Non abbiamo più un personale per mantenere una suddivisione di 36000 parrocchie. O si considera
che si tratta di una miseria da cui bisogna uscire ad ogni costo e allora si torna a sacralizzare il
prete; oppure si inventa qualcosa d’altro. La povertà della Chiesa costituisce una provocazione per
aprire nuove porte. La Chiesa deve appoggiarsi sul clero o sui battezzati? Per mio conto, penso che
occorra dare fiducia ai laici e smetterla di funzionare sulla base di una organizzazione medievale. E’
un cambiamento fondamentale. E’ una sfida.

La sfida presuppone l’apertura del sacerdozio agli uomini sposati?

Sì e no! No, perché immaginate che domani io possa ordinare dieci uomini sposati, ne conosco, non
è quello che manca. Ma non potrei pagarli. Quindi dovrebbero svolgere un altro lavoro e sarebbero
disponibili solo nei fine settimana per i sacramenti. Allora si tornerebbe ad un’immagine cultuale del
prete. Sarebbe una falsa modernità
Invece, se si cambia il modo di esercitare il ministero, se la sua posizione nella comunità è diversa,
allora sì che si può immaginare l’ordinazione di uomini sposati. Il prete non deve più essere il capo
della sua parrocchia; deve sostenere i battezzati perché diventino degli adulti nella fede, formarli,
impedire loro di ripiegarsi su se stessi.
Tocca a lui ricordare che si è cristiani per gli altri, non per sé; allora presiederà l’eucarestia come un
gesto di fraternità. Se i laici resteranno dei minorenni, la Chiesa non sarà credibile. Deve parlare da
adulto ad adulto.

Lei ritiene che la parola della Chiesa non sia più adatta al mondo. Perché?

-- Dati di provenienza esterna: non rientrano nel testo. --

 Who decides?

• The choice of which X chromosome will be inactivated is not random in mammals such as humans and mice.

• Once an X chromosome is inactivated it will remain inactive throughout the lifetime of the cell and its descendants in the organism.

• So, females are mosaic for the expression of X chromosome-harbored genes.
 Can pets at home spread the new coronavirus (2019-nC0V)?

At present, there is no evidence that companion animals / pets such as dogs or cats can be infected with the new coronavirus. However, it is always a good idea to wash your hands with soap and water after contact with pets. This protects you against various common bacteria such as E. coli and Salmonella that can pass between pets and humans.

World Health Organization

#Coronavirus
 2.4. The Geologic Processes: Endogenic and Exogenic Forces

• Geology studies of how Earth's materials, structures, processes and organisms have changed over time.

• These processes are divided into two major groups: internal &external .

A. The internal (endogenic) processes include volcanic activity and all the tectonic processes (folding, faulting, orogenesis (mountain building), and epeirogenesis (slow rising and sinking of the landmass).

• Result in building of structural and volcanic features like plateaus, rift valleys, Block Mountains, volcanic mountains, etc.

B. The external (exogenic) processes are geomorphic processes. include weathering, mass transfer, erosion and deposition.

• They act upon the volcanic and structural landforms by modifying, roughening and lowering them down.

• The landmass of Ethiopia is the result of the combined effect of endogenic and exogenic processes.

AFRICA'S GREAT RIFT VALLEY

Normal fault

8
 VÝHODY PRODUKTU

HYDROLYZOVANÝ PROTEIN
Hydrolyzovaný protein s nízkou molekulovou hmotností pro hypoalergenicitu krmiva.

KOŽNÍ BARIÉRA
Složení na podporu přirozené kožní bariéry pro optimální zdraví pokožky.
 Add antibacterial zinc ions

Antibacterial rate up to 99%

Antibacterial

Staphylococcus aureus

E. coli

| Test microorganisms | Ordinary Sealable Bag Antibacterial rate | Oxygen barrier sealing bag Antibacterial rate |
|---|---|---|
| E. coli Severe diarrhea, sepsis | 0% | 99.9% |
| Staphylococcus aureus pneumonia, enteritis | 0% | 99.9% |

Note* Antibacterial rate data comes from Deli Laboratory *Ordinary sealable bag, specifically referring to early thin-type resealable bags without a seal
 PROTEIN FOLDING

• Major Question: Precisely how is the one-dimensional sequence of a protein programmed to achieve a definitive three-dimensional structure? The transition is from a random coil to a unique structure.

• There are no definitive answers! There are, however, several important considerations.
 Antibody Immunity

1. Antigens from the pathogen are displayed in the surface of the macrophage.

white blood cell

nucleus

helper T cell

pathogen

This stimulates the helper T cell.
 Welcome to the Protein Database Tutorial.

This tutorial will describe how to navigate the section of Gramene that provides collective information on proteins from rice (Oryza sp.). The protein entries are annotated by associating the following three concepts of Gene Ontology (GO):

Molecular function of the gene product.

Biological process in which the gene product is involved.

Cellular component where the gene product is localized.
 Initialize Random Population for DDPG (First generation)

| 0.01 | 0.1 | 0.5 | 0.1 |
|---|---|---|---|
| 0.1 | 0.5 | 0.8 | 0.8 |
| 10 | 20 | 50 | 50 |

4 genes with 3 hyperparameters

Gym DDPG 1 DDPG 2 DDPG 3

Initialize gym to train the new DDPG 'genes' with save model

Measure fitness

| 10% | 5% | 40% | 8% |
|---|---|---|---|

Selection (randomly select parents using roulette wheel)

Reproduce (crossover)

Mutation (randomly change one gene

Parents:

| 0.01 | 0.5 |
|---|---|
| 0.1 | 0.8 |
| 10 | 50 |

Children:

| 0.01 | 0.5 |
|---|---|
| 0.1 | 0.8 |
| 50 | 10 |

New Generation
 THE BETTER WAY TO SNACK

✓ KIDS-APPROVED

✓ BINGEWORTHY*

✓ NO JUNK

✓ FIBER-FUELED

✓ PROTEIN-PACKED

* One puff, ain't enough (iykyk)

Con la secolarizzazione, si sviluppa una “bolla spirituale” nella quale le parole fluttuano; a
cominciare dalla parola “spirituale” che si può riferire più o meno a qualsiasi merce. Quindi è
importante dare ai cristiani i mezzi per identificare e per esprimere gli elementi della loro fede. Non
si tratta di ripetere una dottrina ufficiale ma di permettere loro di esprimere liberamente la propria
adesione.
È spesso il nostro modo di parlare che non funziona. Bisogna scendere dalla montagna, scendere in
pianura, umilmente. Per far questo occorre un enorme lavoro di formazione. Perché la fede era
diventata un qualcosa di cui non si parlava tra cristiani.

Qual è la sua maggiore preoccupazione per la Chiesa?

Il pericolo è reale. La minaccia per la Chiesa è di diventare una sottocultura. La mia generazione
teneva particolarmente all’inculturazione, all’immersione nella società. Oggi, il rischio è che i
cristiani si rinchiudano tra di loro, semplicemente perché hanno l’impressione di essere di fronte a
un mondo di incomprensione. Ma non è accusando la società di tutti i mali che si diventa luce per
l’umanità. Al contrario, occorre un’immensa misericordia per questo mondo in cui milioni di
persone muoiono di fame. Tocca a noi aprirci al mondo e tocca a noi renderci amabili.